Prompt:
Can you reproduce the records from the line with "When compared vertically" to the line with "which is furthest from the point at 68,67?", replacing "furthest" with "farthest" and leaving everything else the same?

[Dataset rows]
———

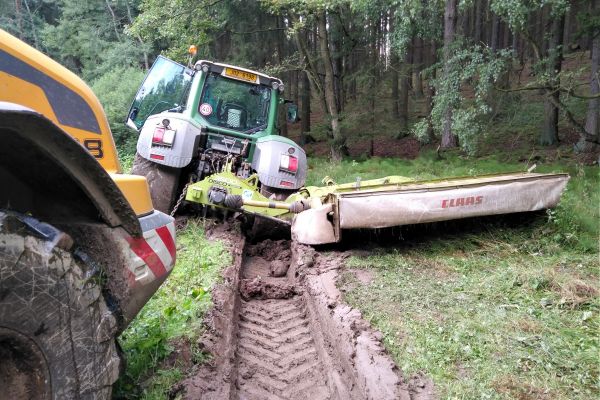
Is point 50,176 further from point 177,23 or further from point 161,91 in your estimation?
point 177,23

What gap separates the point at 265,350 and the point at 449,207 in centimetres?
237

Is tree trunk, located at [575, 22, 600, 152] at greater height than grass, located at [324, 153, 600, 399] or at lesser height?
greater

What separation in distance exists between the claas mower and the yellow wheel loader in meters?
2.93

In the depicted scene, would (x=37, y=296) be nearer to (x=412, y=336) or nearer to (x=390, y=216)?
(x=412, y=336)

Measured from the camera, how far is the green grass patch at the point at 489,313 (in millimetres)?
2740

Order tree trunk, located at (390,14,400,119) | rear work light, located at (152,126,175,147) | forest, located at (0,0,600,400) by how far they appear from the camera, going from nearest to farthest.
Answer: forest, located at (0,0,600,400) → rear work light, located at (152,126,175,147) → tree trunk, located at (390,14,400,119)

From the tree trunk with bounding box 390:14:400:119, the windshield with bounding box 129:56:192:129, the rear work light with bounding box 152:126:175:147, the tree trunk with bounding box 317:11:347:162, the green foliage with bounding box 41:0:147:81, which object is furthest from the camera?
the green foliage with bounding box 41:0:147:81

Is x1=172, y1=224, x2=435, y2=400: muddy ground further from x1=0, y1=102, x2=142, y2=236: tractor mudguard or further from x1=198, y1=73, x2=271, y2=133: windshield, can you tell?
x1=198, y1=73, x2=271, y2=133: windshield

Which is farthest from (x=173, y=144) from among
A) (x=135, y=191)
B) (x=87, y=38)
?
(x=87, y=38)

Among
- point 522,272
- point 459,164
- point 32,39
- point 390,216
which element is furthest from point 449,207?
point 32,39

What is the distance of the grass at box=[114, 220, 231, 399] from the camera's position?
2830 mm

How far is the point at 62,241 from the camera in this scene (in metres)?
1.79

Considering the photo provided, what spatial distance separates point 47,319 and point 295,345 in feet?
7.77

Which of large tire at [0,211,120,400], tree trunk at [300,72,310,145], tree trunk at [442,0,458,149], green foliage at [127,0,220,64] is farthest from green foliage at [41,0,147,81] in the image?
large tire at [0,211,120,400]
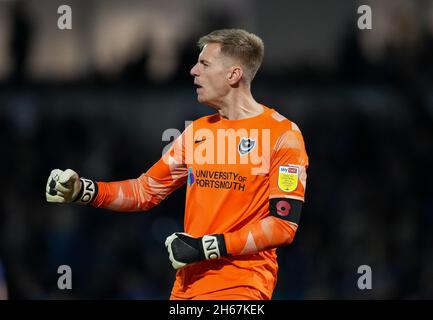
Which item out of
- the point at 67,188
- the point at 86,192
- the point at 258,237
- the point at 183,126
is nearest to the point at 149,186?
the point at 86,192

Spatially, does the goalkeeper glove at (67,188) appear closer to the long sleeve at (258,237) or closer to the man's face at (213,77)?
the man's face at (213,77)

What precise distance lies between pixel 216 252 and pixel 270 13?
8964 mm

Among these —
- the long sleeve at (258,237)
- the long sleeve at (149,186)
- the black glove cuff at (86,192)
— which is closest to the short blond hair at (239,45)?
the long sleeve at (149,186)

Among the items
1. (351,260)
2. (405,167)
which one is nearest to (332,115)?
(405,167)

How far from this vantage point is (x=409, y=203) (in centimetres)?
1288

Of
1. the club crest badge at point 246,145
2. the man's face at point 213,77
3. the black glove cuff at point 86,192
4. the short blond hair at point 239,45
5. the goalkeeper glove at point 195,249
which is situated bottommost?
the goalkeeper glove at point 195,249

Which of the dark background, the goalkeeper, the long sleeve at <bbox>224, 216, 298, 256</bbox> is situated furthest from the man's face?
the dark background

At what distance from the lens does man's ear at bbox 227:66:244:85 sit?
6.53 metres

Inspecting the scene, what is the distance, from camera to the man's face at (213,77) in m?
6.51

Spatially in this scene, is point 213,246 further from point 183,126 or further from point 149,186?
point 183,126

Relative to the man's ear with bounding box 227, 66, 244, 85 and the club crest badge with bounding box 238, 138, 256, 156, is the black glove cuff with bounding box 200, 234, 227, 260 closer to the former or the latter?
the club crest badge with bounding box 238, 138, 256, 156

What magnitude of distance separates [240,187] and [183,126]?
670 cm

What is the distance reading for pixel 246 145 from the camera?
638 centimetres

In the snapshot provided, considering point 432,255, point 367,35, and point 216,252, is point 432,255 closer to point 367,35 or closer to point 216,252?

———

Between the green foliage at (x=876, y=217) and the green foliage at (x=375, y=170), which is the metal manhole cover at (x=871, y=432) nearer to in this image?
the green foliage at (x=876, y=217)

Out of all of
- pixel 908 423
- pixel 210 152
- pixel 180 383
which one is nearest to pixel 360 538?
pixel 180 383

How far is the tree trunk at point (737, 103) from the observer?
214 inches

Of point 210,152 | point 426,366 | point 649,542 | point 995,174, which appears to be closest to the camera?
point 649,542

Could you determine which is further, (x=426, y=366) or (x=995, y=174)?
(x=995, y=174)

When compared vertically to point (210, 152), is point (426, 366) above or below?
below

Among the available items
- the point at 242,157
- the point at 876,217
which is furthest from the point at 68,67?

———

Full response:
When compared vertically to point (210, 152), is point (426, 366) above or below?
below

Among the available items
- the point at 242,157
- the point at 876,217
which is farthest from the point at 68,67?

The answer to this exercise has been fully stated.